WHAT IS ASKED: Return each row below that contains the string "spacing". Case counts.

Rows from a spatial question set

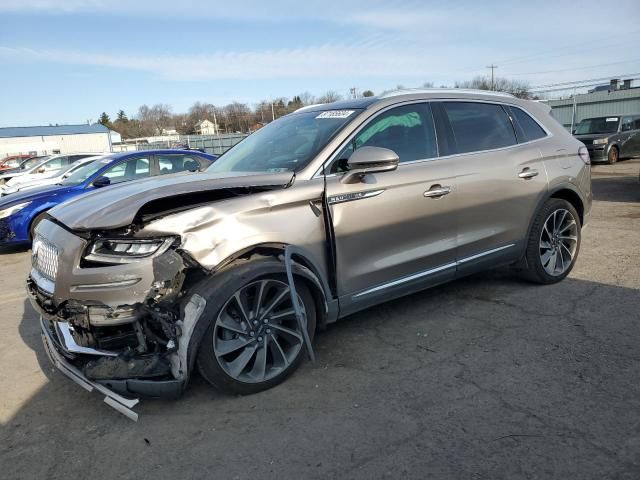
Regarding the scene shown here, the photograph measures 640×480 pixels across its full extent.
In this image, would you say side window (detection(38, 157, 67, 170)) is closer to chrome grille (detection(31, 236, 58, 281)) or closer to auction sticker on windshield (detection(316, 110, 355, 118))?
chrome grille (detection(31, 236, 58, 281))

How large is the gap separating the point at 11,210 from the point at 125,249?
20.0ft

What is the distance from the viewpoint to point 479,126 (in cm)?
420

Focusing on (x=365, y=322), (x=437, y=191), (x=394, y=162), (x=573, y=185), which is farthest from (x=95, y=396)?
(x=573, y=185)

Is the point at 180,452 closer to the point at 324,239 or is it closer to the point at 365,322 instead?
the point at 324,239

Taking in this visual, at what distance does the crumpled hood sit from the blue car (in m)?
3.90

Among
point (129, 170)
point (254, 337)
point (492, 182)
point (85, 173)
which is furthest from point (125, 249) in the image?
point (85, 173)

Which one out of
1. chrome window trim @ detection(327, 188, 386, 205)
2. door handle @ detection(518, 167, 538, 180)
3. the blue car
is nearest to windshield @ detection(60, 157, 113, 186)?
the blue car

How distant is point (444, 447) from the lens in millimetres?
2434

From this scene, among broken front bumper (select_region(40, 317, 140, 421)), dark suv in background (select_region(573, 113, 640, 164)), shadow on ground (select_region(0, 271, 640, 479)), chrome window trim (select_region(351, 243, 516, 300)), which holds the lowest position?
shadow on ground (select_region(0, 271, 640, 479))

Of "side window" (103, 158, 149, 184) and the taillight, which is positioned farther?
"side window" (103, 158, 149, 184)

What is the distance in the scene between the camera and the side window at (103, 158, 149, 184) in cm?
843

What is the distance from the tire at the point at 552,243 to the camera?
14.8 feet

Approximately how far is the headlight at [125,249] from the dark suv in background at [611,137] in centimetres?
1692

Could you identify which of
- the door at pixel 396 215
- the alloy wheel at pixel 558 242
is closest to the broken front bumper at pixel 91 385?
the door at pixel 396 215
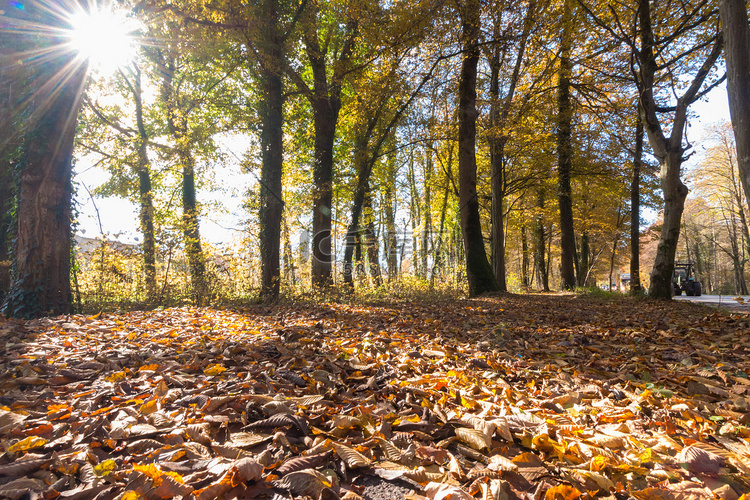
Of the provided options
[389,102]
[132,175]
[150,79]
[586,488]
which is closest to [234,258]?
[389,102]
==
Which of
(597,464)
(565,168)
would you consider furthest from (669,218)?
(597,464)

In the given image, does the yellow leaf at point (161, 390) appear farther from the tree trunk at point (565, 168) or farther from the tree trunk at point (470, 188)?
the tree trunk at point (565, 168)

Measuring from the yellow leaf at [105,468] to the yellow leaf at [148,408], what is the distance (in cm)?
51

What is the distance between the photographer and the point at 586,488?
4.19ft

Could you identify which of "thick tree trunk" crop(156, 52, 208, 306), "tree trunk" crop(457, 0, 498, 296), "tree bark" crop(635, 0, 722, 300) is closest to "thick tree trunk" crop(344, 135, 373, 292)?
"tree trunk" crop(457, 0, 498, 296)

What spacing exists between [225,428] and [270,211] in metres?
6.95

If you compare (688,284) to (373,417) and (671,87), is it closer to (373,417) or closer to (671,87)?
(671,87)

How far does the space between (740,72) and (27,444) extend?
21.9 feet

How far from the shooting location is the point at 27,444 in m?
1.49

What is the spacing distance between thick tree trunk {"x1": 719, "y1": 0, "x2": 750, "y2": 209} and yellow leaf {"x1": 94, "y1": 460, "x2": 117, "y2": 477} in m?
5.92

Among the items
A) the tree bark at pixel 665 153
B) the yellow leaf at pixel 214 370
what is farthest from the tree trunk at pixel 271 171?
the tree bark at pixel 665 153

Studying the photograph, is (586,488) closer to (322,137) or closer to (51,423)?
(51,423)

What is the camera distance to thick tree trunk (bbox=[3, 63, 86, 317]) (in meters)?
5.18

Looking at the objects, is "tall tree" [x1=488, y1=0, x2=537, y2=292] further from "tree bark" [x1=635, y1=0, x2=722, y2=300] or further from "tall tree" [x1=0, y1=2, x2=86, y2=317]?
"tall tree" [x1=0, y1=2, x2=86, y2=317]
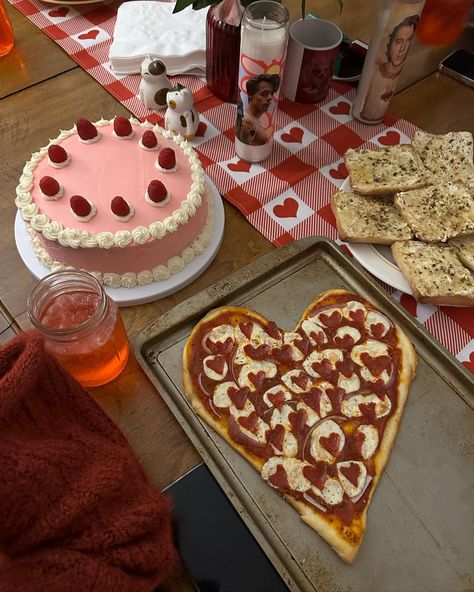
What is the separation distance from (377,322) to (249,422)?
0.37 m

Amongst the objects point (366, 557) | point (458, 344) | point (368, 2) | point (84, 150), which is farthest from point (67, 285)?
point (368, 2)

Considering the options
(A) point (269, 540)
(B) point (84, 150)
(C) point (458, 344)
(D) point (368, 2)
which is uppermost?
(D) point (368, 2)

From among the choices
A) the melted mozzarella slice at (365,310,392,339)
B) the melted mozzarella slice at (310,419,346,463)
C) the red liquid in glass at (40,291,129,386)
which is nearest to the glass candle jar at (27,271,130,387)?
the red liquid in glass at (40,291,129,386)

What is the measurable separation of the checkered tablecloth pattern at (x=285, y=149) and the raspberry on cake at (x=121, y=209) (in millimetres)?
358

REPLY:
What spacing exists between [225,428] and [270,211] in metres?
What is the spacing distance between thick tree trunk {"x1": 719, "y1": 0, "x2": 750, "y2": 209} and yellow leaf {"x1": 94, "y1": 460, "x2": 117, "y2": 477} in m?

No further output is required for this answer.